*** PROVIDED RECORDS
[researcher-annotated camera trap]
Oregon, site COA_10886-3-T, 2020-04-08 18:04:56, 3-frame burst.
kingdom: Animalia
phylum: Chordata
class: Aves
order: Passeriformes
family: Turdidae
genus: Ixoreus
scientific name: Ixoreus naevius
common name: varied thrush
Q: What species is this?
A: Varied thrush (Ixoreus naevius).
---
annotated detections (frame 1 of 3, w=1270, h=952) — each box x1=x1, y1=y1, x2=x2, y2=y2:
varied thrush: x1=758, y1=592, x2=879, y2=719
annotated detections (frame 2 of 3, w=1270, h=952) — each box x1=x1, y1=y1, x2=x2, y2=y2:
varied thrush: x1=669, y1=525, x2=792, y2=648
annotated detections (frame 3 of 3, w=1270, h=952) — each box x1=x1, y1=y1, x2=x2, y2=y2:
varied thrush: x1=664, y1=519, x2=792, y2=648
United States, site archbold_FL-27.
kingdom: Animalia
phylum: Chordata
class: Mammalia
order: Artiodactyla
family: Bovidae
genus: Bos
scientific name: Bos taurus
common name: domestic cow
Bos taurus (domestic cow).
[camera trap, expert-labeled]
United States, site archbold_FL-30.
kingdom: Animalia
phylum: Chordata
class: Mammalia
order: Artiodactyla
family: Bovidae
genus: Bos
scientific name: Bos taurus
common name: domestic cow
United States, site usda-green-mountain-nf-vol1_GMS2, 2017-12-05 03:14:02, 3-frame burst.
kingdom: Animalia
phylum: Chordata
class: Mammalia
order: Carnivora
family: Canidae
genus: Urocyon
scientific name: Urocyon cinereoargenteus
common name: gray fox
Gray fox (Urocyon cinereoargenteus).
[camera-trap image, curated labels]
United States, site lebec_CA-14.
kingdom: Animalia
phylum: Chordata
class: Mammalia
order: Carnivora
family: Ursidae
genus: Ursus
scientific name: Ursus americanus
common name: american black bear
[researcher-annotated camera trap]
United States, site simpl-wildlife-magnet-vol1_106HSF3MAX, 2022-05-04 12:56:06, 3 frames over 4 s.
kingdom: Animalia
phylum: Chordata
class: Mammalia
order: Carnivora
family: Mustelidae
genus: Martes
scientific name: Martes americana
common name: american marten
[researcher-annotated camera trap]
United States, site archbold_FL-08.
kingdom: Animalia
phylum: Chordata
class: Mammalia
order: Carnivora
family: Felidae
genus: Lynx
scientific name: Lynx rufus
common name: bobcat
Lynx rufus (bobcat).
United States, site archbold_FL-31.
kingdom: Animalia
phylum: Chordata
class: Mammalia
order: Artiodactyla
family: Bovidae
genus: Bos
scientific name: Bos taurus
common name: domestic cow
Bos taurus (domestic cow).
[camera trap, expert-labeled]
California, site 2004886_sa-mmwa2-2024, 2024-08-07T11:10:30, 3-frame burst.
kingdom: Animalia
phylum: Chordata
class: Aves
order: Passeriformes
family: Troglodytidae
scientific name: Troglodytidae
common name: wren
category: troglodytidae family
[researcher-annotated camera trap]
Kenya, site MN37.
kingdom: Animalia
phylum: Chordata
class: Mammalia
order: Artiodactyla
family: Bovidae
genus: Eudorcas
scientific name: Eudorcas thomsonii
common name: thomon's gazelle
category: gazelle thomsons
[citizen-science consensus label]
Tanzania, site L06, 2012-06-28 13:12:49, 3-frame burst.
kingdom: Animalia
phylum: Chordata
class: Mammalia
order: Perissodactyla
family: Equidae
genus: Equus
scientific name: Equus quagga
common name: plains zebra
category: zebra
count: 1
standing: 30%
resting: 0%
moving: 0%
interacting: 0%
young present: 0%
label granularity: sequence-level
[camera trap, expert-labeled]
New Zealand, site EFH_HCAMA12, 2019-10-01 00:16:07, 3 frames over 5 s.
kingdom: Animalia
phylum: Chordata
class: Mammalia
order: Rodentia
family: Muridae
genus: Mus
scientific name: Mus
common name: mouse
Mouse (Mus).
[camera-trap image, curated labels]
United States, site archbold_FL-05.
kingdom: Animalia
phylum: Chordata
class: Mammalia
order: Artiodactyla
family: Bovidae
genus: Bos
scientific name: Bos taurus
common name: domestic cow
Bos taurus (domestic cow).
******
» INSTRUCTIONS FOR THE TASK: List each line in the listing that contains the string "over".

» EXERCISE RESULT:
United States, site simpl-wildlife-magnet-vol1_106HSF3MAX, 2022-05-04 12:56:06, 3 frames over 4 s.
New Zealand, site EFH_HCAMA12, 2019-10-01 00:16:07, 3 frames over 5 s.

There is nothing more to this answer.